We’ve also seen the strengthening of the UK development team, led by Ross who has been great at working with the User Group, kicking off the meet the devs meetings here and getting members of his team along to our events. Meet the devs has been on UK tour this year, getting to London, Manchester, Warwick and Edinburgh (and we’re heading to Oxford in February 2016). The UK team is working on the installer and all things related to installing as well as working on some of the 2016 major projects (problem determination being one of them). I know the UK team has been talking to UK customers and members of the group and taking in feedback to help drive development. I also met the product exec who was in the UK for a few days (and again in Austin) to talk user group issues.

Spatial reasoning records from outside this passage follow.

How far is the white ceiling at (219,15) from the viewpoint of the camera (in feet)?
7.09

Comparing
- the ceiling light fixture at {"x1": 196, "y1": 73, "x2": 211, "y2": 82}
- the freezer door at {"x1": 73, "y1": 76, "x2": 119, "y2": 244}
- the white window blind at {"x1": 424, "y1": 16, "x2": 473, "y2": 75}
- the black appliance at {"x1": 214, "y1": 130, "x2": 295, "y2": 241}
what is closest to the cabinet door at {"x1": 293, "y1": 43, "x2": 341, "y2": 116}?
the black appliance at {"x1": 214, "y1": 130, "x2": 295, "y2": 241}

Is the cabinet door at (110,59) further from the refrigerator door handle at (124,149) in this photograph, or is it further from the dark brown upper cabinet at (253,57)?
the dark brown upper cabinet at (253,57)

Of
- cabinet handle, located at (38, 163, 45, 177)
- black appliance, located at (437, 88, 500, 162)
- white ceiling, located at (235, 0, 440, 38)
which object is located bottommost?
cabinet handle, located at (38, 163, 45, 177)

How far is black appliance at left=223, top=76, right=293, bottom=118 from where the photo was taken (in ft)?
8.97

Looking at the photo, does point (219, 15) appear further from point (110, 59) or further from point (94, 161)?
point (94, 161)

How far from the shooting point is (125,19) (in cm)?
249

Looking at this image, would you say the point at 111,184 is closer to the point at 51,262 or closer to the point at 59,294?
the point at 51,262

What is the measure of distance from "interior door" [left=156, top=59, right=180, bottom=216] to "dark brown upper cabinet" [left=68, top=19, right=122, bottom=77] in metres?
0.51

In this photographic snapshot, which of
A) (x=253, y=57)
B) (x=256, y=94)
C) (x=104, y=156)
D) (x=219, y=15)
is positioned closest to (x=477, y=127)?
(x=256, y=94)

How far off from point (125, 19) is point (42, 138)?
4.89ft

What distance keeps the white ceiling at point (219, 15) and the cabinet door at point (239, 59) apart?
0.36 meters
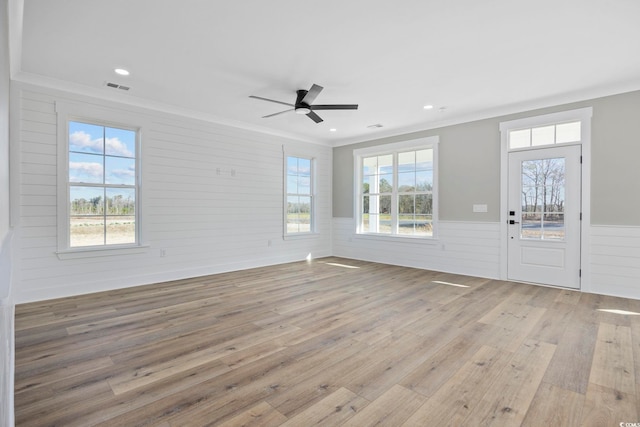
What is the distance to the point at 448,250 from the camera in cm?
598

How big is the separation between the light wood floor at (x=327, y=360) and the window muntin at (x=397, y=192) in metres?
2.34

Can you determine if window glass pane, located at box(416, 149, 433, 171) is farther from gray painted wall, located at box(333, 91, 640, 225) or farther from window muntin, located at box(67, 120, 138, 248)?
window muntin, located at box(67, 120, 138, 248)

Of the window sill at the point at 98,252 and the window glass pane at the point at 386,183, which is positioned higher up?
the window glass pane at the point at 386,183

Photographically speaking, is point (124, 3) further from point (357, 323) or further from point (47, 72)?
point (357, 323)

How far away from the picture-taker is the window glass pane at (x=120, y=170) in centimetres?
473

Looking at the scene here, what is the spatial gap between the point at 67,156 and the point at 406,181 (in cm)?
563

And finally, away from pure IBM work on Spectrum Scale, we’ve seen the release of Seagate’s ClusterStor appliance running Spectrum Scale, DDN have the SFA14k storage, ESS and GSS have been updated as well. I’ve also had chats with other vendors looking at appliance approaches, so it will be interesting to see what 2016 brings!

The IBM CleverSafe acquisition will be an interesting one to watch for 2016 and how IBM go about integrating it with Spectrum Scale …

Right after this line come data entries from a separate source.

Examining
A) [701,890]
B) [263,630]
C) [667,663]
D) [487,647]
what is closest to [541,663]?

The user group has been busy this year and I can’t believe how busy its been since I took over from Jez as chair in June! We’ve seen the launch of a US chapter with a meet the devs meeting in New York and a half day session at SC15 in Austin. The US group is being taken forward by Kristy and Bob with help from Doug and Pavali at IBM – thanks guys! The Austin meeting was a great success and very well attended. We also closed out the year in the UK with a successful user group at Computing Insight UK in Coventry.

Plans for 2016 are in flow, with the UK user group meeting booked for May and the first meet the devs planned for February.

And really finally, thanks to the user community – we wouldn’t be able to do meetings and events without you attendance and talks, and also to IBM, Akhtar and Doris, the marketing people and all the developers, researchers and managers who get the developers along to the meetings.